Statistics of VD and DJ insertions. (A) Insertion length profiles: maximum likelihood estimate (deterministic estimate) displayed as solid (dashed) lines; error bars show variation across the nine individuals. The distribution tail is accurately exponential. The deterministic estimate greatly overestimates the frequency of zero insertions. Inset: mononucleotide utilization bias. (B) Dinucleotide utilization in insertions; the bias in DJ insertions is very accurately the reverse complement of the VD insertion bias. (C) Higher-order nucleotide bias in VD (blue) and DJ (red) insertions is completely accounted for by dinucleotide statistics.

Fig. 4.

(A) Gene-specific deletion profiles for selected V (red) and J (green) genes: The profiles vary widely from gene to gene but are nearly identical across individuals (all nine are plotted; one in gray from an individual with significantly smaller sample size). The blue curves in all panels show the predictions of a simple model for the sequence context dependence of deletion probabilities using a position weight matrix (PWM), fit to the V deletion profiles (see SI Appendix for details). The model ignores P-nucleotide generation and lacks any effects of distance from the gene end but performs reasonably well (r² = 0.7). (B) Sequence logo of the context dependence of deletion probability, from the PWM fit to the V deletion profiles. Only positions 3^′ of the deletion site have strong effects on the probability. (C) Cumulative deletion profiles for V-genes and J-genes. Error bars indicate variation across individuals.

Fig. 5.

(A) Entropy decomposition.

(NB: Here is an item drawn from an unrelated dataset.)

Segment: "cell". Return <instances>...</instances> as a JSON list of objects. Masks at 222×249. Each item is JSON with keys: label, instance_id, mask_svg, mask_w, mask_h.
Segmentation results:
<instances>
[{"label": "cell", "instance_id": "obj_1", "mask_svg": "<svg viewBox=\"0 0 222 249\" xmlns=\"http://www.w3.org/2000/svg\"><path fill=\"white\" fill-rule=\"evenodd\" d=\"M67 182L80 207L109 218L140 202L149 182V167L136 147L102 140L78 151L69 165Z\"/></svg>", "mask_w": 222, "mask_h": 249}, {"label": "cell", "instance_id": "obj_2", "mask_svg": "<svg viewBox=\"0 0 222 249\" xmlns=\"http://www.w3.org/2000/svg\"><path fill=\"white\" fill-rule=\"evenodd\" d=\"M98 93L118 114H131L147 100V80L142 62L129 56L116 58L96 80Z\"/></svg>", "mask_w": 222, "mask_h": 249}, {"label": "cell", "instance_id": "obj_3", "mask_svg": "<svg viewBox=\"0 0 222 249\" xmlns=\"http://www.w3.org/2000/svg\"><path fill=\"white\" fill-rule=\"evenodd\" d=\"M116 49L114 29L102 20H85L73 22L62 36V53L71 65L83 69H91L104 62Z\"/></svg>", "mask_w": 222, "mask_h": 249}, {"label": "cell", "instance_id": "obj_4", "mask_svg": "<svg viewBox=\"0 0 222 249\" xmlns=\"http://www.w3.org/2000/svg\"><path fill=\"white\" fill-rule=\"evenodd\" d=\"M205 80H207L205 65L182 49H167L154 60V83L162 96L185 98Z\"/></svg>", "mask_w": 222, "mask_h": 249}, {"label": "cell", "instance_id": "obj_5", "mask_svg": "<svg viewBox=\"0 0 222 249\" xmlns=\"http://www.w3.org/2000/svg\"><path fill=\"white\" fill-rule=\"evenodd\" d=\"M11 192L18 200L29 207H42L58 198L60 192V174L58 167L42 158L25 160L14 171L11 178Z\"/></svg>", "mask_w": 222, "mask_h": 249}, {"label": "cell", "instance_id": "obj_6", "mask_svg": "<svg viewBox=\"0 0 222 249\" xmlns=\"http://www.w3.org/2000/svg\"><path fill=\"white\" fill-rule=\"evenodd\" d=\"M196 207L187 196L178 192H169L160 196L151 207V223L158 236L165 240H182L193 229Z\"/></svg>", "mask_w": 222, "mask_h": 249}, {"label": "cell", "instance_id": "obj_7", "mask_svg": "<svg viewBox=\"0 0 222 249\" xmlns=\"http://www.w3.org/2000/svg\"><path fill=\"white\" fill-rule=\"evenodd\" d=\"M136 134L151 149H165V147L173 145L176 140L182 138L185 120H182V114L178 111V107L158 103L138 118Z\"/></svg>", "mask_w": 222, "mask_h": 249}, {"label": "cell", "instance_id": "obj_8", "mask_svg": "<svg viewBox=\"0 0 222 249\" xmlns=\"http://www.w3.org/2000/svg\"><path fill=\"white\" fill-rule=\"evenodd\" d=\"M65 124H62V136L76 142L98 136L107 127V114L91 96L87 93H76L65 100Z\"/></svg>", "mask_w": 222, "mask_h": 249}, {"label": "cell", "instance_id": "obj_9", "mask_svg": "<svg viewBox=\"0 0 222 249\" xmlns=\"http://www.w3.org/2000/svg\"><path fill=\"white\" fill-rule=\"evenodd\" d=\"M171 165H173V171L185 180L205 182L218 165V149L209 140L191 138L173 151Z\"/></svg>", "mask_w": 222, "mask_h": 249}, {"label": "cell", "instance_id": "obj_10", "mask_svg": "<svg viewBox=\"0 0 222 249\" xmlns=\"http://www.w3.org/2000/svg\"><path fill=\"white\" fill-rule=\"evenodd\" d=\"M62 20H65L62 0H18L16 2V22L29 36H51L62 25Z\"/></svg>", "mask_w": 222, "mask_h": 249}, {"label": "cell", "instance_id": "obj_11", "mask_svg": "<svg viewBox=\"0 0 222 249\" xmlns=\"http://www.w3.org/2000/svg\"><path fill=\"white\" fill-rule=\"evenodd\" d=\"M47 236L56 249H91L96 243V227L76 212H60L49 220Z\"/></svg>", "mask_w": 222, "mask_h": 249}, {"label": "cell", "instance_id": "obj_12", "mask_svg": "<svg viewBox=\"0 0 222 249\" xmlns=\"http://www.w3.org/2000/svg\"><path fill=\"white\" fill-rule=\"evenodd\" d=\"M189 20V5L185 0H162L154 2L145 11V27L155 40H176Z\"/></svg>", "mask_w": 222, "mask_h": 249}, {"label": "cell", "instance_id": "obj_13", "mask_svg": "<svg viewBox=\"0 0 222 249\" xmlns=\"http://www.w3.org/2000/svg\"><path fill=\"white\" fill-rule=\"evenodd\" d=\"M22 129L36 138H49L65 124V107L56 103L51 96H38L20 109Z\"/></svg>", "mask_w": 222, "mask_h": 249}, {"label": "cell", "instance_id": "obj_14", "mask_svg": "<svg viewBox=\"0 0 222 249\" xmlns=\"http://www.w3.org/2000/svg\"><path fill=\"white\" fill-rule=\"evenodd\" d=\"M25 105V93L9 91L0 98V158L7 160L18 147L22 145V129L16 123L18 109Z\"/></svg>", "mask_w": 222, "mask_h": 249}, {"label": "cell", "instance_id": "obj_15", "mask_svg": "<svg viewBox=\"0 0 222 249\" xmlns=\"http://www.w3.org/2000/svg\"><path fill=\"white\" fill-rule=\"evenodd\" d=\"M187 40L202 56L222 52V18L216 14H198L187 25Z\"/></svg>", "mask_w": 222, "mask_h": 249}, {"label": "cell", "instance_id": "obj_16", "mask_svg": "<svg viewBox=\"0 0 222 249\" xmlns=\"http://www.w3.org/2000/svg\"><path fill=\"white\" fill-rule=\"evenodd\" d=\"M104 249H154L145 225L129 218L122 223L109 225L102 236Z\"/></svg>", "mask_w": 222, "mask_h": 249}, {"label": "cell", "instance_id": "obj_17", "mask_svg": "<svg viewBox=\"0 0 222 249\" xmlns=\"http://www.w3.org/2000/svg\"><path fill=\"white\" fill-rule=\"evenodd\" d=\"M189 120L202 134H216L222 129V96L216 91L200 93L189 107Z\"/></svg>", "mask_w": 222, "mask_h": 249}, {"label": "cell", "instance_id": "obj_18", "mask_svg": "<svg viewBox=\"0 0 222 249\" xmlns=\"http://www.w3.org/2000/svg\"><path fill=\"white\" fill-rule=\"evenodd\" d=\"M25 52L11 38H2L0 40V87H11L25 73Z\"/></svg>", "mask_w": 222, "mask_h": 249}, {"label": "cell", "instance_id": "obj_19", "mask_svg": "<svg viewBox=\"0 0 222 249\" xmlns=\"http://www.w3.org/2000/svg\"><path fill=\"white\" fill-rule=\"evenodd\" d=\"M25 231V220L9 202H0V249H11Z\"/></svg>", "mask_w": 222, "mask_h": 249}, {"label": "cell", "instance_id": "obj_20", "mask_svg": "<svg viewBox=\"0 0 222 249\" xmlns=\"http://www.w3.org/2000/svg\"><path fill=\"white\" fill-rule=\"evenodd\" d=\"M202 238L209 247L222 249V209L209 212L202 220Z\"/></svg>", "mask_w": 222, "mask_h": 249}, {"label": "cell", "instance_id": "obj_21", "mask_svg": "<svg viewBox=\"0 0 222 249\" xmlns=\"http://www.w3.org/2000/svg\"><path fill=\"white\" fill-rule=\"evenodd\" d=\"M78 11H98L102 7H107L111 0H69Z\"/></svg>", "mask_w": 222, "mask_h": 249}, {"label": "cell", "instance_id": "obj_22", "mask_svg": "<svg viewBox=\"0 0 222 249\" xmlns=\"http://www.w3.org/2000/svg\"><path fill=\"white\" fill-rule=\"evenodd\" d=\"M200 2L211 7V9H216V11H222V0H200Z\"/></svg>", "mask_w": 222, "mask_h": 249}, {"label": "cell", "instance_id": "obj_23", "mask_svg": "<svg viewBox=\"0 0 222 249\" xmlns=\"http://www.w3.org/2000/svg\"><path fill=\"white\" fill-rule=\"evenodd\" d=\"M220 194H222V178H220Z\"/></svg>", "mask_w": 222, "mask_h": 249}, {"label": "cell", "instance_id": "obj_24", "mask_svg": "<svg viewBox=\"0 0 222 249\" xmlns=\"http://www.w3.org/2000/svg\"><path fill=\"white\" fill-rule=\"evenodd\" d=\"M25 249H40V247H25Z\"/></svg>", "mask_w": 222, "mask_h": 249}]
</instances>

Top bars: Sequence entropy is smaller than recombination entropy by 5 bits because of convergent recombination; Bottom bars: Recombination event entropy decomposed into contributions from gene choice, insertions, and deletions. (B) Statistics of the 21 CDR3 sequences shared between pairs of individuals: actual (red) vs. expected on the basis of the inferred P_gen(σ) (blue). (C) Histogram of P_gen(σ) for all sequences (blue) and for the 21 shared sequences (red, kernel density estimate); for the full repertoire is indicated by the vertical green line.